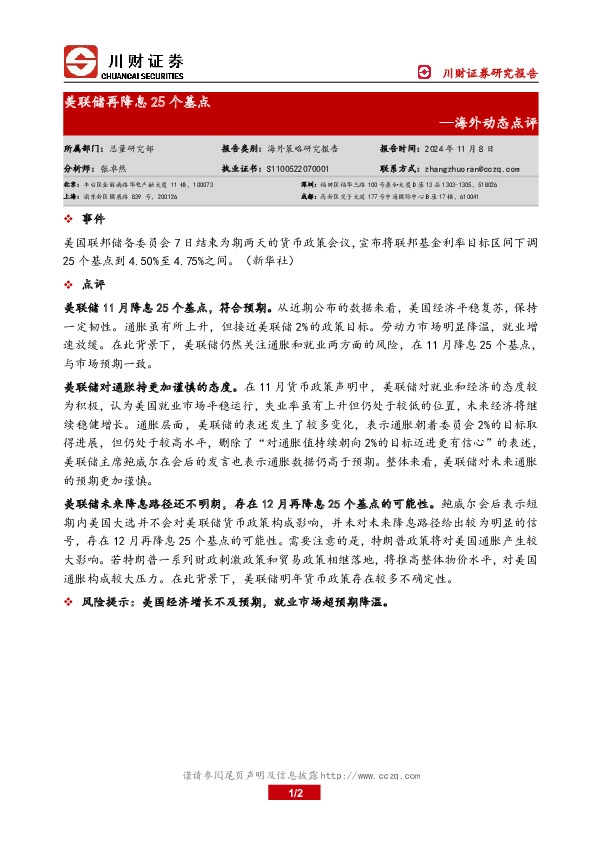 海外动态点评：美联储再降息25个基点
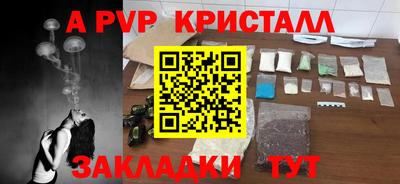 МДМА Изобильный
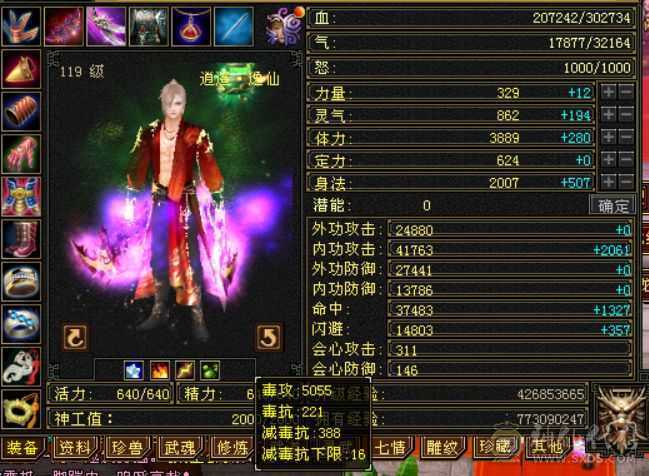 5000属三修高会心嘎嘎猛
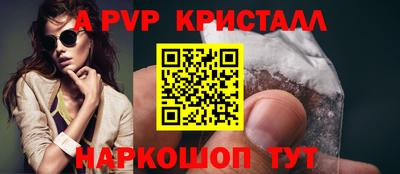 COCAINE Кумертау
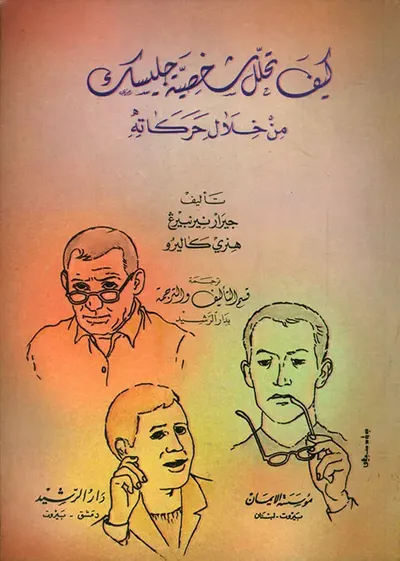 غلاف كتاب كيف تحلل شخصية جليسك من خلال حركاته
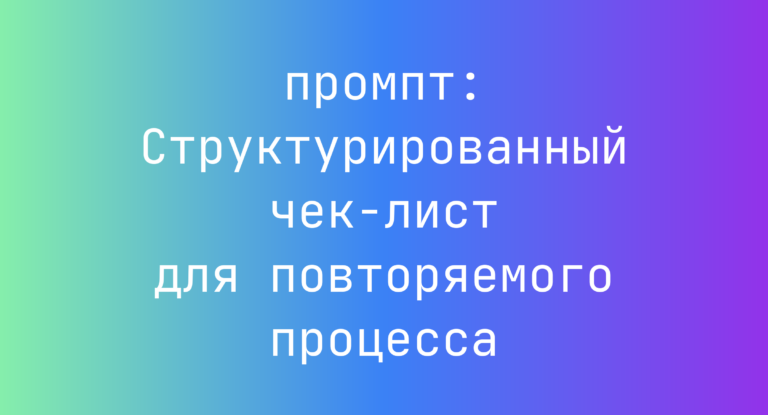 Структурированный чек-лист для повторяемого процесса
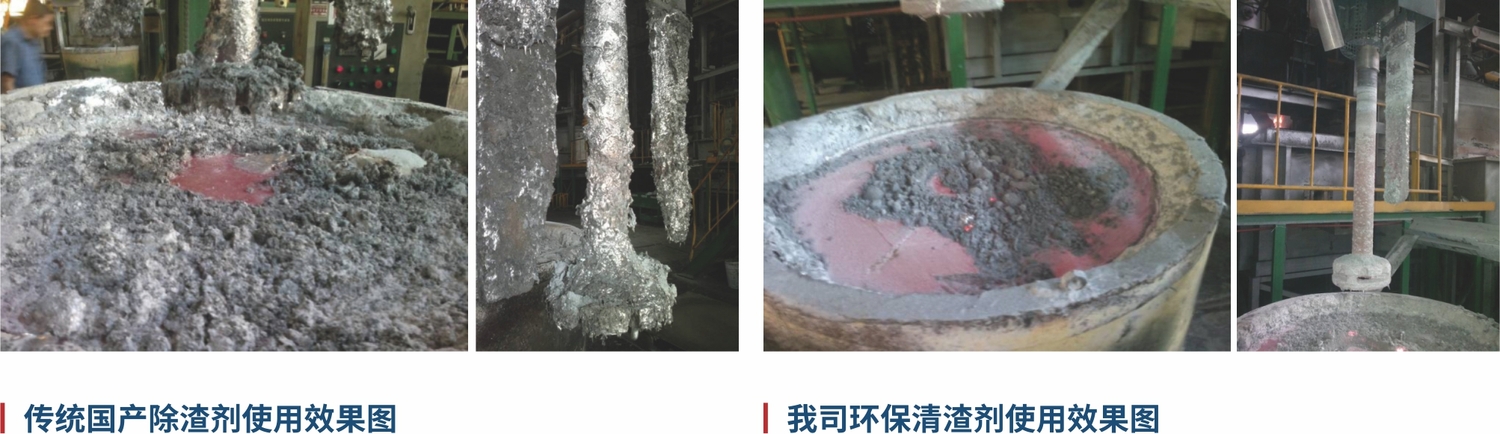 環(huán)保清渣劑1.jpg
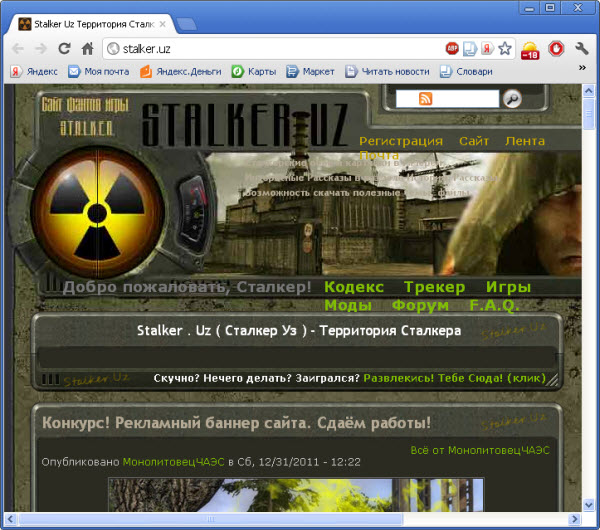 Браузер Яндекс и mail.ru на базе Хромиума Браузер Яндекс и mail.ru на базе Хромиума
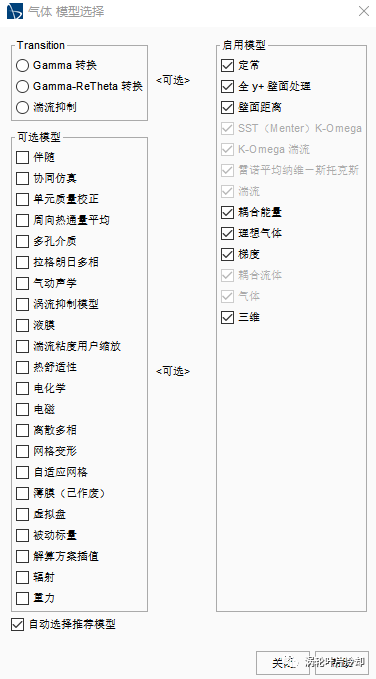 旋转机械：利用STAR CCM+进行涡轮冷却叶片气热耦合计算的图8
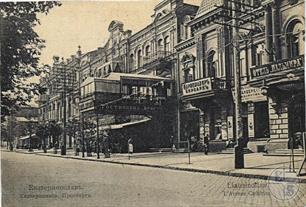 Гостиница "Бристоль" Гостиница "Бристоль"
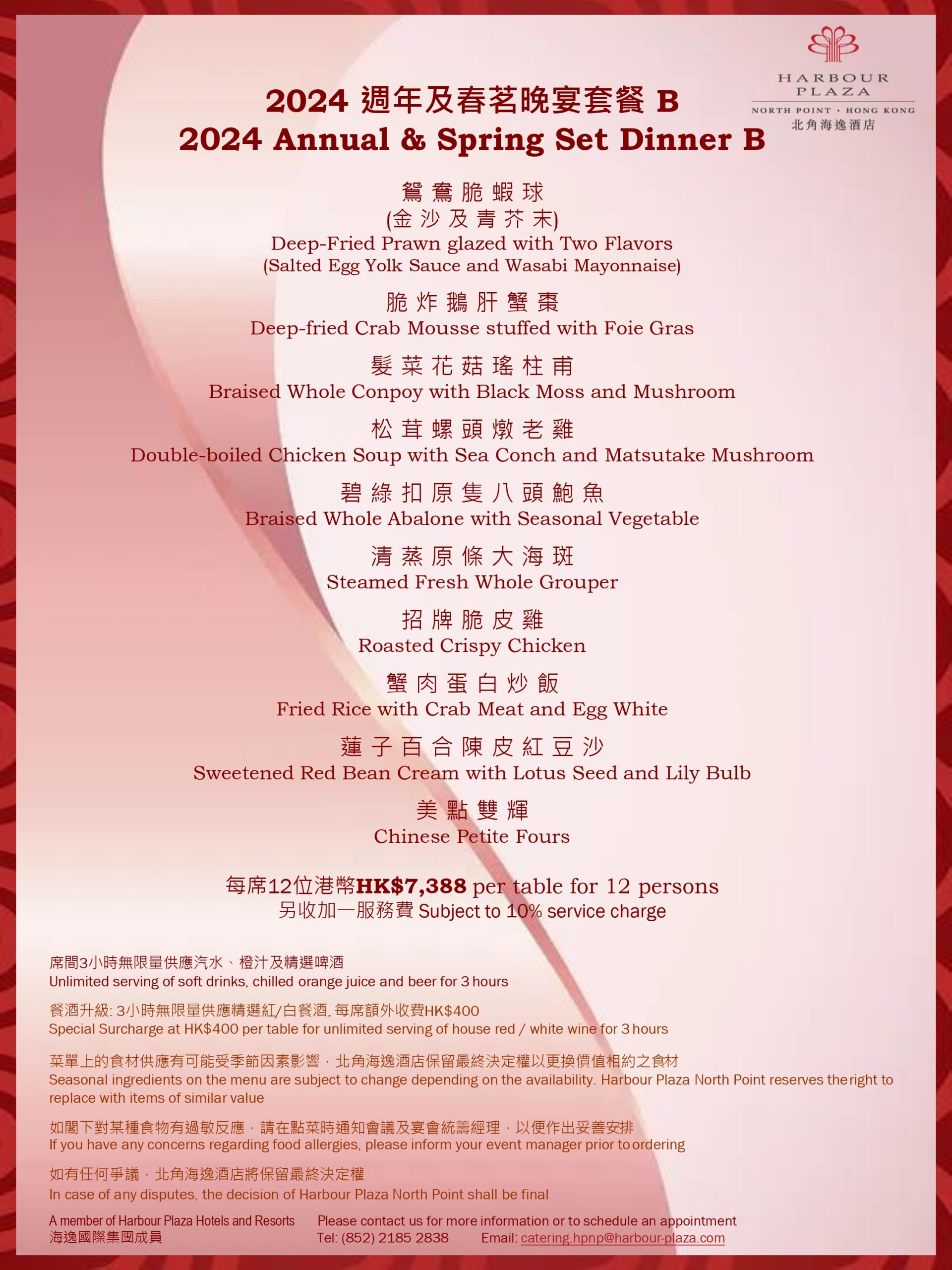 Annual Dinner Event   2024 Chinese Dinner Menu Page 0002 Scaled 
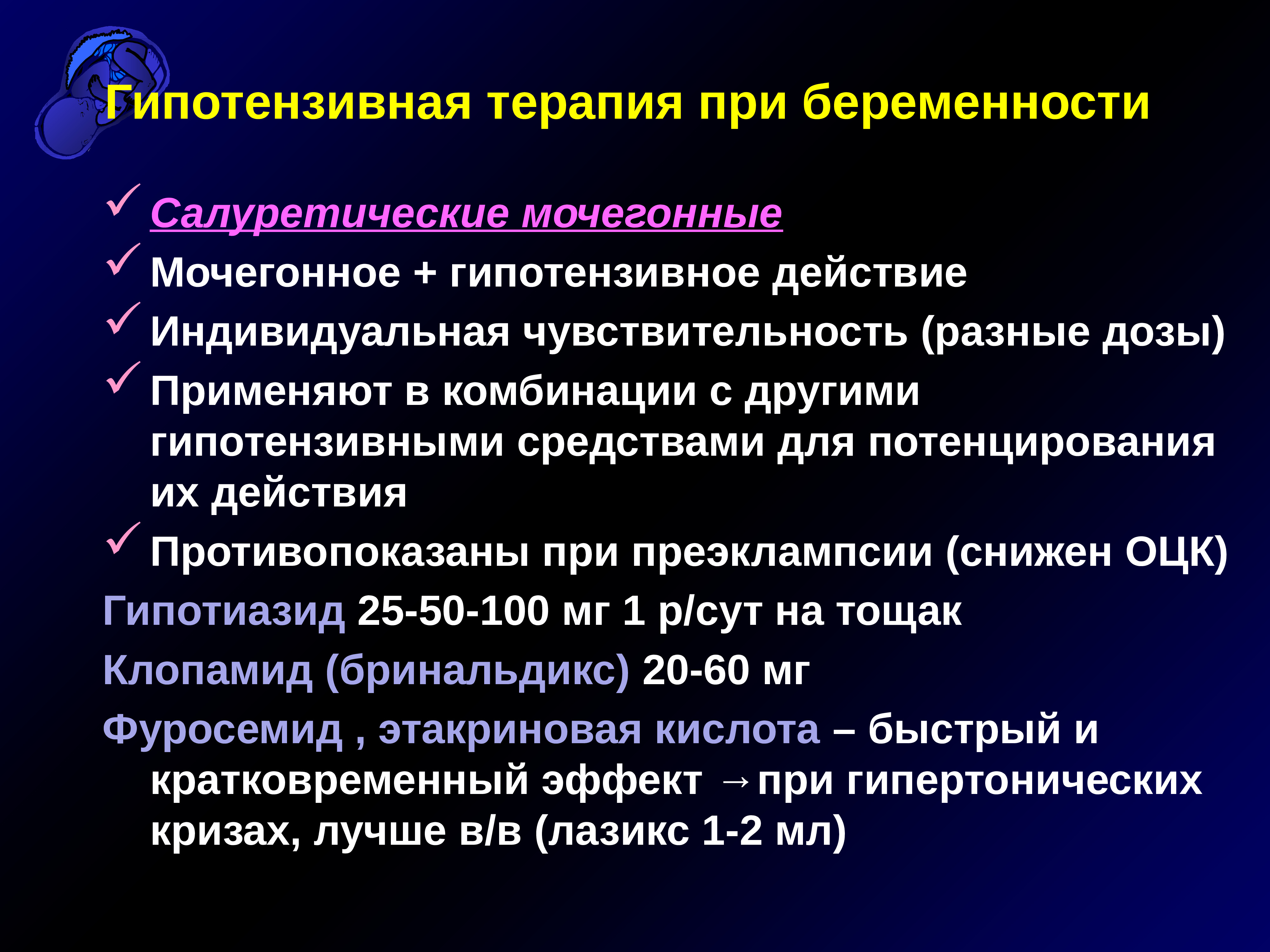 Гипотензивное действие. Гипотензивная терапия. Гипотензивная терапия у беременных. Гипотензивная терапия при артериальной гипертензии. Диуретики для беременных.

+---+

## Activity
Return only the lines that start at the line containing "МДМА Изобильный" and finish at the last line of the entries, exactly as written and without pictures.

## Expected output
 МДМА Изобильный
 5000属三修高会心嘎嘎猛
 COCAINE Кумертау
 غلاف كتاب كيف تحلل شخصية جليسك من خلال حركاته
 Структурированный чек-лист для повторяемого процесса
 環(huán)保清渣劑1.jpg
 Браузер Яндекс и mail.ru на базе Хромиума Браузер Яндекс и mail.ru на базе Хромиума
 旋转机械：利用STAR CCM+进行涡轮冷却叶片气热耦合计算的图8
 Гостиница "Бристоль" Гостиница "Бристоль"
 Annual Dinner Event   2024 Chinese Dinner Menu Page 0002 Scaled 
 Гипотензивное действие. Гипотензивная терапия. Гипотензивная терапия у беременных. Гипотензивная терапия при артериальной гипертензии. Диуретики для беременных.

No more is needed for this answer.